En réalité, j'ai beaucoup appris de cet événement. Cette affaire a fait la une des journaux, mais seulement vingt-quatre heures. Tout le monde l'a aujourd'hui oubliée. Nous n'avons reçu aucune lettre, aucune plainte, aucune protestation nous disant que cette position était trop laxiste, que nous étions des négationnistes du risque et que nous ne prenions pas les responsabilités et les décisions qu'il fallait. C'était pourtant pour moi le pire des cauchemars. Nous nous en sommes sortis, parce que nous avons établi une quantification des risques, en retenant, dans toutes les situations d'incertitude scientifique (c'est-à-dire en l'occurrence dans toutes les situations), le scénario le plus défavorable, c'est-à-dire le plus favorable à la santé.

La doctrine scientifique de mon équipe a donc été forgée sur la base de tels exemples. On ne peut améliorer que ce que l'on mesure. Or, aujourd'hui, nous disposons des outils scientifiques requis à cette fin. Dans le cas du prion, ils étaient trop rudimentaires : il ne s'agissait pas encore de science, mais de « bricolage », à des fins d'aide à la décision. En l'absence d'avis de la science, comment pouvais-je prendre une décision, ou plutôt recommander au ministre de prendre une décision ? Toutefois, nous avons « bricolé » intelligemment, et surtout de manière scientifique, c'est-à-dire réfutable. Il était toujours possible de revenir sur les hypothèses retenues pour les modifier, et examiner ce qu'il en résultait pour le résultat final. À la lecture du rapport d'expertise, M. Edmond-Luc Henry m'a d'ailleurs suggéré de retenir une autre hypothèse concernant la dose minimale infectante. J'ai demandé aux agences de refaire les calculs de modélisation sur cette base : le changement n'affectait que la huitième décimale après la virgule. M. Edmond-Luc Henry m'a remercié : il avait obtenu la réponse à la question qu'il se posait. Il était écouté. La science avait parlé, et il écoutait la science en retour.

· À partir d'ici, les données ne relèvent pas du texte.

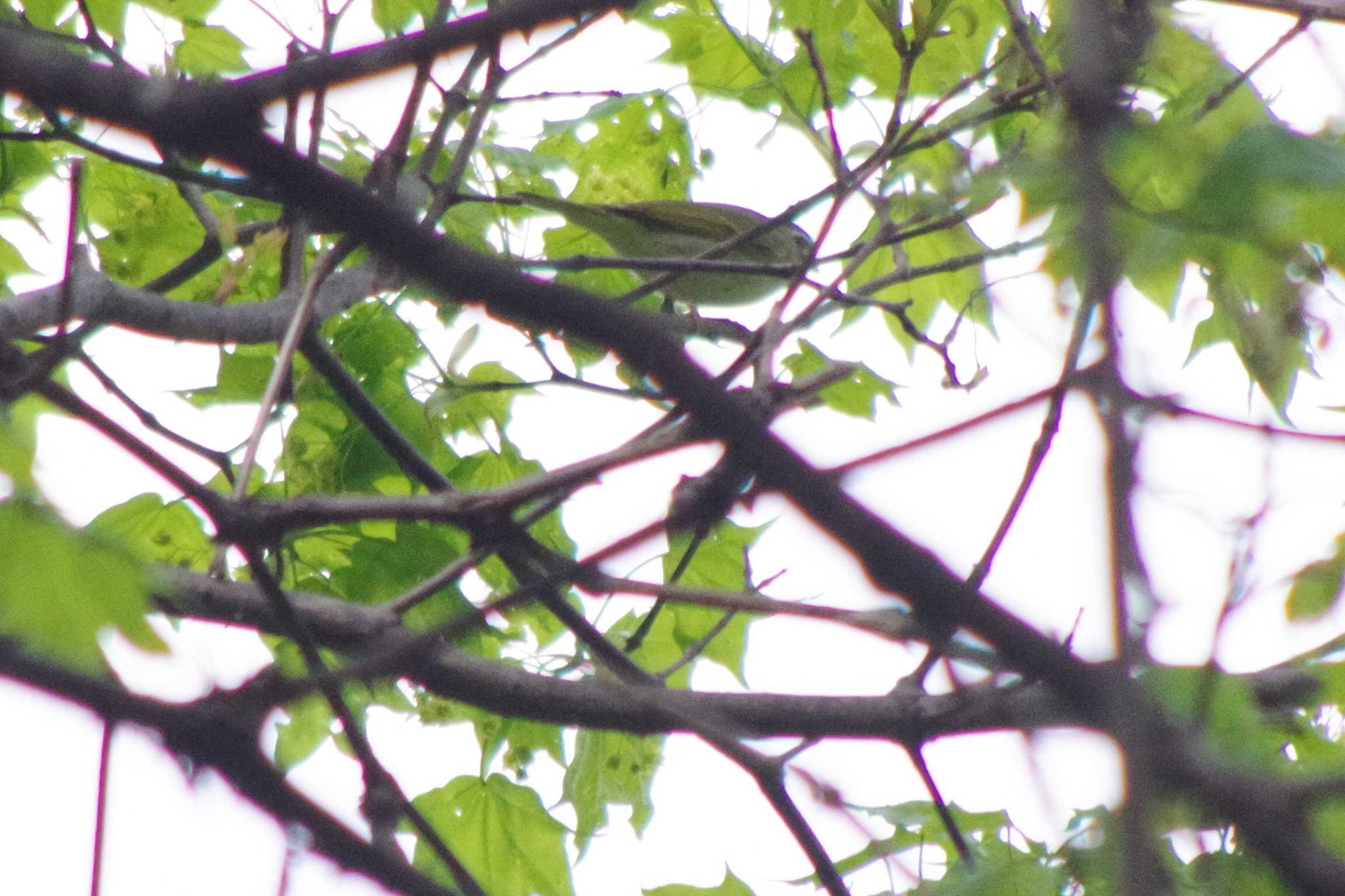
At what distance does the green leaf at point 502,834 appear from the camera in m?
2.80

C'est la meilleure chose à faire.

Évidemment, nos étudiants apprennent ensuite à transformer ces évaluations de risques, ces cartographies de risques, en plans de gestion : comment établir des priorités, affecter des ressources, qu'est-ce qu'une démarche de programmation de l'action, quels indicateurs d'évaluation a-t-on besoin de suivre, comment réaliser des évaluations économiques, comment calculer le retour sur investissement ? Ce dernier point est très important dans les entreprises : depuis qu'on sait calculer le retour sur investissement des actions de prévention, le regard des entreprises a totalement changé sur la prévention. Elle était jusque-là considérée comme une obligation réglementaire imposée de l'extérieur à la société. Mais montrer à un entrepreneur qu'investir un euro en prévention en rapporte deux en dix-huit mois change totalement son regard. Lorsque nous apprenons à nos étudiants à améliorer et renforcer l'action des entreprises en matière de santé-environnement, comme en matière de santé au travail, nous leur apprenons à choisir les actions qui présenteront le meilleur rendement. Cela peut paraître cynique, mais au stade de relative faiblesse où nous nous trouvons, il faut partir de ce qui motivera les entreprises. Un mouvement sera ainsi généré, dont résulteront d'autres actions.

Notre approche consiste ainsi, fondamentalement, à apprendre à nos étudiants à raisonner en termes de population. Les ergonomes et les psychologues raisonneront davantage en termes de personnes, de postes de travail, etc. : tout cela est important. Nous apprenons aussi ces approches à nos étudiants, qui sont formés de façon pluridisciplinaire. Nous collaborons avec la chaire de psychologie du CNAM, et avec les sociologues du CNAM, lequel constitue à cet égard un établissement fantastique, puisque nous avons la chance qu'il regroupe toutes ces spécialités. Ainsi, nos étudiants reçoivent des cours d'ergonomie, et pourront obtenir un master d'ergonomie, s'ils veulent devenir ergonomes. Ils reçoivent des cours de droit de l'environnement et de droit du travail. Toutefois, s'ils suivent nos cours, c'est parce qu'ils souhaitent acquérir des compétences en évaluation quantitative des risques et en raisonnement populationnel. Le raisonnement populationnel n'est pas plus important qu'un autre, mais il doit être couplé avec le raisonnement individuel pour répondre au mieux aux besoins des entreprises, et surtout de la population.